**Provided text**
Volvo Aero has passed a key milestone in its work on developing an entirely new sandwich nozzle for Europe’s Ariane rocket. All of the technologies used in the sandwich nozzle have now been verified. The next step entails engine testing, which is scheduled to commence in early 2009.

By innovatively applying new welding technologies, the sandwich nozzle will be less expensive to manufacture, while becoming more reliable, thus significantly reducing the risk of defects. In the future, this new technique may also be applied to rockets other than Ariane.

The current Ariane rockets have many hundreds of thin tubes welded next to each other to form a large cone or “sandwich nozzle.” A large manifold is welded on top of this structure, manufacturing that requires skilled welders with a high level of craftsmanship – which Volvo Aero has. However, the process is time-consuming and has some disadvantages.

The new structure (SWEA Sandwich Nozzle), developed by Volvo Aero, is entirely smooth on the inside – and does not have a manifold. The result is a substantially stiffer  and more robust sandwich nozzle. Reliability is enhanced. The risk of the sandwich nozzle succumbing to defects is drastically reduced. In addition, the cost of the sandwich nozzle is reduced markedly.  

The method is based on laser welding of thin sheet metal and fabrication of metal structures using laser metal deposition, (MD). For this design, no less than 15 km of MD welding is used to build a “reinforcement jacket,” a load carrying structure weighing 70 kg on a very thin cooling structure. This is globally unique for the sandwich nozzle.
Another innovation is the use of ultra-sound-controlled milling, which achieves precision machining to hundredths of a millimeter in sheet metal with a thickness of 0.6 mm.

**Task requirements**
a – According to the sandwich nozzle passage, when is engine testing scheduled to begin?
b – Please reproduce the sandwich nozzle passage word for word between "The new structure" and "thickness of 0.6 mm.", inclusive.
c – Carry on writing the sandwich nozzle passage from its final sentence.
The listing that comes next is separate material, unrelated to the sandwich nozzle passage.

**Dataset content**
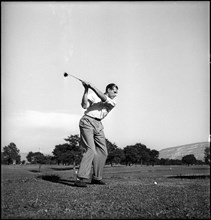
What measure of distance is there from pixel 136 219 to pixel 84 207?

**Results for each task**
a – Engine testing is scheduled to begin in early 2009.

b –
The new structure (SWEA Sandwich Nozzle), developed by Volvo Aero, is entirely smooth on the inside – and does not have a manifold. The result is a substantially stiffer  and more robust sandwich nozzle. Reliability is enhanced. The risk of the sandwich nozzle succumbing to defects is drastically reduced. In addition, the cost of the sandwich nozzle is reduced markedly.  

The method is based on laser welding of thin sheet metal and fabrication of metal structures using laser metal deposition, (MD). For this design, no less than 15 km of MD welding is used to build a “reinforcement jacket,” a load carrying structure weighing 70 kg on a very thin cooling structure. This is globally unique for the sandwich nozzle.
Another innovation is the use of ultra-sound-controlled milling, which achieves precision machining to hundredths of a millimeter in sheet metal with a thickness of 0.6 mm.

c –
In early 2009, the sandwich nozzle will be tested “live” on the Ariane’s Vulcain 2 engine, after slightly more than four years in development. The new technologies have resulted in some ten new patents. 

To date, the new technologies have been verified in a new automated robot welding cell at a research institute in Denmark. However, plans are now in place to construct a similar cell at the Production Technology Center at the Innovatum Technology Park in Trollhättan, in collaboration with the ESA (European Space Agency). A prerequisite for this decision is continued Swedish participation in the Ariane program.

“SWEA is an excellent example of how we assist our space-propulsion customers in Europe, at the same time as our space-propulsion operations provide us with competitive advantages, which we most recently benefited from when we secured several large contracts for civil aircraft engines. This also demonstrates that we can and are prepared to take an active role in the further development of the Ariane rocket,” comments Staffan Zackrisson, President of Volvo Aero.